## What is expected
Quote the line containing "Of the group" and all lines that follow it in the listing below, exactly as written.

## Given data

## begin

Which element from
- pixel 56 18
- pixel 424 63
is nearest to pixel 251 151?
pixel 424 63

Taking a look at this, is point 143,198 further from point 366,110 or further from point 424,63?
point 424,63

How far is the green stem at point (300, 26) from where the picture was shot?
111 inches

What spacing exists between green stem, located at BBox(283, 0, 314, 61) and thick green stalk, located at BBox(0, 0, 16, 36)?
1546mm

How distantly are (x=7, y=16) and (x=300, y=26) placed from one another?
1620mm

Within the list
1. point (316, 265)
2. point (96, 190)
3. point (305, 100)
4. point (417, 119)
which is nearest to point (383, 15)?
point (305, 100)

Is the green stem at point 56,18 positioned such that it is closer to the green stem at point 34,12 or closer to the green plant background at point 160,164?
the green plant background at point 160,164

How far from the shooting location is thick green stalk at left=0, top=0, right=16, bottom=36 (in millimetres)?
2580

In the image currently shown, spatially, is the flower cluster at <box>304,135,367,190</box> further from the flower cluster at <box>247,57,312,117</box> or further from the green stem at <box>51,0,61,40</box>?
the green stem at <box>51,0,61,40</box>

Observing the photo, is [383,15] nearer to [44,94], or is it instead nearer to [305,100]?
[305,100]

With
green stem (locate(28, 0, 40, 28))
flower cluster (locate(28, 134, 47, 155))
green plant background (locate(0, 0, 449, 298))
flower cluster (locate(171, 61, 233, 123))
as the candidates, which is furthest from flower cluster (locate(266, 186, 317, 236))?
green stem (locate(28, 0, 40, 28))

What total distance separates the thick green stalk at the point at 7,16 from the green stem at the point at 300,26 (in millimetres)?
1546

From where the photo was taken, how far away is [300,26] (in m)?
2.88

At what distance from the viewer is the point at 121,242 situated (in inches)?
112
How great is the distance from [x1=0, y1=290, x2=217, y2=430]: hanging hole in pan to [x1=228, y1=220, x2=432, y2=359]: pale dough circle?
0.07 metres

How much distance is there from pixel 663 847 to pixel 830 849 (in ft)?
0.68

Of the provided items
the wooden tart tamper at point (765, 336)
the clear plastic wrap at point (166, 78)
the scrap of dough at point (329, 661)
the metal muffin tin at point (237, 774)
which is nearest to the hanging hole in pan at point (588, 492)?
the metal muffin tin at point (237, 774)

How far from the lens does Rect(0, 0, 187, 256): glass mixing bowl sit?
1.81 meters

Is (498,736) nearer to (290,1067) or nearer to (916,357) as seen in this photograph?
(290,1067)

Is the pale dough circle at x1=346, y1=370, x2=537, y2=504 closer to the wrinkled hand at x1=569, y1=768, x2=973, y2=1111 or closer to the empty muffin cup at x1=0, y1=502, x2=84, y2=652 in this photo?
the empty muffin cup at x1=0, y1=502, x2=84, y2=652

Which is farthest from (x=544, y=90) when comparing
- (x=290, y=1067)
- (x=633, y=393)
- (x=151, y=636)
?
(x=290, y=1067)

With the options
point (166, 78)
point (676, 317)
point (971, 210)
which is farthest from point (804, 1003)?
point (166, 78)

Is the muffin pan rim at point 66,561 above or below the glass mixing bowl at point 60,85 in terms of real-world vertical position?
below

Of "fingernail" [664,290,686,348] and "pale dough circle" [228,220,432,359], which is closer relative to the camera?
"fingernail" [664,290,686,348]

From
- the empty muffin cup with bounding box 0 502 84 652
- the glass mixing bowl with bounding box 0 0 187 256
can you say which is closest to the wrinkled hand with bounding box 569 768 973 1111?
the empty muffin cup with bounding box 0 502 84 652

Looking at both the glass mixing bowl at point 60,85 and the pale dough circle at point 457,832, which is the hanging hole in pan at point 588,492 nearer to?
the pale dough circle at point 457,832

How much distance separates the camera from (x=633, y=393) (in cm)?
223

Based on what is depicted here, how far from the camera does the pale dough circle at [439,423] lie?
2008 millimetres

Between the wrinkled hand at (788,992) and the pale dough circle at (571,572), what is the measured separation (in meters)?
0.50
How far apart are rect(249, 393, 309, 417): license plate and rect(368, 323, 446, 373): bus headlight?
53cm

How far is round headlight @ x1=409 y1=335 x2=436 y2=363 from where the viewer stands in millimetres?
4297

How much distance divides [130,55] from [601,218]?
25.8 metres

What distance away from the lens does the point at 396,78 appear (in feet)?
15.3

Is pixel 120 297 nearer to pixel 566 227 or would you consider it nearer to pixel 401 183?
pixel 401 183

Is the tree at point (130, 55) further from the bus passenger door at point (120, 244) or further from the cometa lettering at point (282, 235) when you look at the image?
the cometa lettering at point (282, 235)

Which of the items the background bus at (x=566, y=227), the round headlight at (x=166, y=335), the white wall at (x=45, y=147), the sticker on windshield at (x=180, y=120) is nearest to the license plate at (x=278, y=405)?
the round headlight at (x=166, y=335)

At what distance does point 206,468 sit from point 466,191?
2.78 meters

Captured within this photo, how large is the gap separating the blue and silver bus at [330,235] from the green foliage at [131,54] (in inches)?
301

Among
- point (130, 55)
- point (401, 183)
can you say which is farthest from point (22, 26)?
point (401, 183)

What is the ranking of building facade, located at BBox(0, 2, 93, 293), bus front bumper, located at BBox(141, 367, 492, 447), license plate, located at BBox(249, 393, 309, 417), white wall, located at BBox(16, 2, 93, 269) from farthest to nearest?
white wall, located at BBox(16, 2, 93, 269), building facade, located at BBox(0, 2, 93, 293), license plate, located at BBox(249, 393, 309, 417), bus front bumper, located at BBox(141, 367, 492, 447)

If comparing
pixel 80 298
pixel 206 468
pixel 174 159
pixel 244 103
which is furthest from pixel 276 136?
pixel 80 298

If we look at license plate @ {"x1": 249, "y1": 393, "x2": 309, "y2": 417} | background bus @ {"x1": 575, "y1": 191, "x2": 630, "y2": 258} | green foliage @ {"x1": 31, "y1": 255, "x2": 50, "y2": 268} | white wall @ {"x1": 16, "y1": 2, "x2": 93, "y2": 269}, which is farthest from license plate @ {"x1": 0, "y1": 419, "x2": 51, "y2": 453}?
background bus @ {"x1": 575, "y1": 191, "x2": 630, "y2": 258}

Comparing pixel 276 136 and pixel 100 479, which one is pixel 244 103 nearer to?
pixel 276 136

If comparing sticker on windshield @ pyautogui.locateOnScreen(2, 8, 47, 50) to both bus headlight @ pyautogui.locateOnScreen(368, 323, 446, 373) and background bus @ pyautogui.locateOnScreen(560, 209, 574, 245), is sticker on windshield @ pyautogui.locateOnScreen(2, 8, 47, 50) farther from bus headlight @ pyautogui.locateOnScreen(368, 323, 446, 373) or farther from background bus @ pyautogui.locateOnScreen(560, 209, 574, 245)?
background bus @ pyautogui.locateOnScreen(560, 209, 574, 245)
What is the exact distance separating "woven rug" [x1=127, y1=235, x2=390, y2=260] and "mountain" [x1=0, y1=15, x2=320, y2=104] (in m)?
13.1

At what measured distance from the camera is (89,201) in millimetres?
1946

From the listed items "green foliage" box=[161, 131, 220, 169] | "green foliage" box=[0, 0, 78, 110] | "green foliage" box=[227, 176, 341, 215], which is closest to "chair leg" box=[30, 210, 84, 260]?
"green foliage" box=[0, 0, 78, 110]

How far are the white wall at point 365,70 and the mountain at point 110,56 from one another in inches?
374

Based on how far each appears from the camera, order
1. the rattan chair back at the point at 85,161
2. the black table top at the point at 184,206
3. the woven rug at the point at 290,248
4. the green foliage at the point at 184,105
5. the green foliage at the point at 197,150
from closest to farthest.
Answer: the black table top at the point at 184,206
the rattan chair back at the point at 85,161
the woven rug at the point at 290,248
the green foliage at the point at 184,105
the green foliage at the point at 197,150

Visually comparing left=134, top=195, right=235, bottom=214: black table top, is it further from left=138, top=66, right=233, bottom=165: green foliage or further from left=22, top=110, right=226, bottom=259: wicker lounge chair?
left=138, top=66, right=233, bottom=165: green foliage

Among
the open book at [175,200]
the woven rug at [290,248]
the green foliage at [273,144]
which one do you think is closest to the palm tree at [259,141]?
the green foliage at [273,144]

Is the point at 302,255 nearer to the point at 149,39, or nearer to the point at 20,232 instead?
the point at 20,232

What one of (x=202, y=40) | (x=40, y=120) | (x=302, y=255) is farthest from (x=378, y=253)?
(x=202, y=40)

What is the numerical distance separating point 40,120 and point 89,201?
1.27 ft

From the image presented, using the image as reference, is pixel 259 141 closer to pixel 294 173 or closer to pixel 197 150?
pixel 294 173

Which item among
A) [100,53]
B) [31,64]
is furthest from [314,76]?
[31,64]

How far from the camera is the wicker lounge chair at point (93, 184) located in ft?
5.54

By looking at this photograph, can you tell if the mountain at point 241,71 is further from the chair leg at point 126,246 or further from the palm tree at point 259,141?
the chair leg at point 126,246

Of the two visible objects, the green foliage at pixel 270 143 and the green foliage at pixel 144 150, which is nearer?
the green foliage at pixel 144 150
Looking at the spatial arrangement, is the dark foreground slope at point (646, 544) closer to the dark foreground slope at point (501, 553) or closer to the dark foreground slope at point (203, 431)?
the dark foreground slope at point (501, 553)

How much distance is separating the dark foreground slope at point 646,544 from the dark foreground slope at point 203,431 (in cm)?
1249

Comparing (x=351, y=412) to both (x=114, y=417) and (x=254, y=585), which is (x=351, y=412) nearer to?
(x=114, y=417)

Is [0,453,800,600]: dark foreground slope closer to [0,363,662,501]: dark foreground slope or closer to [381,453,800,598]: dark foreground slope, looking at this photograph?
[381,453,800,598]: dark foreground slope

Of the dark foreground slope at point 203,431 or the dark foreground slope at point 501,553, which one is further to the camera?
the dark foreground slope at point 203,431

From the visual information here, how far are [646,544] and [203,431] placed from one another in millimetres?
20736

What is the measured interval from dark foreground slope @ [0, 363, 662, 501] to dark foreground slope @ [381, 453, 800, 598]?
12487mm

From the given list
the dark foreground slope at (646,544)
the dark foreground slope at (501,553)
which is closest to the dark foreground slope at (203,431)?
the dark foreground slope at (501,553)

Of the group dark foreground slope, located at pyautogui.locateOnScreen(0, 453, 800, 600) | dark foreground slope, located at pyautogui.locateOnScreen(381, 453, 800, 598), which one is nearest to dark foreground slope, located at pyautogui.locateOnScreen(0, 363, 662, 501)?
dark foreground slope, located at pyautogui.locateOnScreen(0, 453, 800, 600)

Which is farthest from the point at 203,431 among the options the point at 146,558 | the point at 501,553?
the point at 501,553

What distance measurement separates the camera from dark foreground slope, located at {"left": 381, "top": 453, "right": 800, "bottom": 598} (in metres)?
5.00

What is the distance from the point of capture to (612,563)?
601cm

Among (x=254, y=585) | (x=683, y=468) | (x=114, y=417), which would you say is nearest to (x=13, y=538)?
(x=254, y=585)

## end

## Response to the task
Of the group dark foreground slope, located at pyautogui.locateOnScreen(0, 453, 800, 600) | dark foreground slope, located at pyautogui.locateOnScreen(381, 453, 800, 598), which one is nearest to dark foreground slope, located at pyautogui.locateOnScreen(0, 363, 662, 501)?
dark foreground slope, located at pyautogui.locateOnScreen(0, 453, 800, 600)

Which is farthest from the point at 203,431 among the options the point at 146,558 | the point at 501,553?
the point at 501,553

What distance measurement separates the camera from dark foreground slope, located at {"left": 381, "top": 453, "right": 800, "bottom": 598} (in metres)?
5.00

What is the distance from the point of capture to (612,563)?
601cm

Among (x=254, y=585) | (x=683, y=468) | (x=114, y=417), which would you say is nearest to (x=13, y=538)?
(x=254, y=585)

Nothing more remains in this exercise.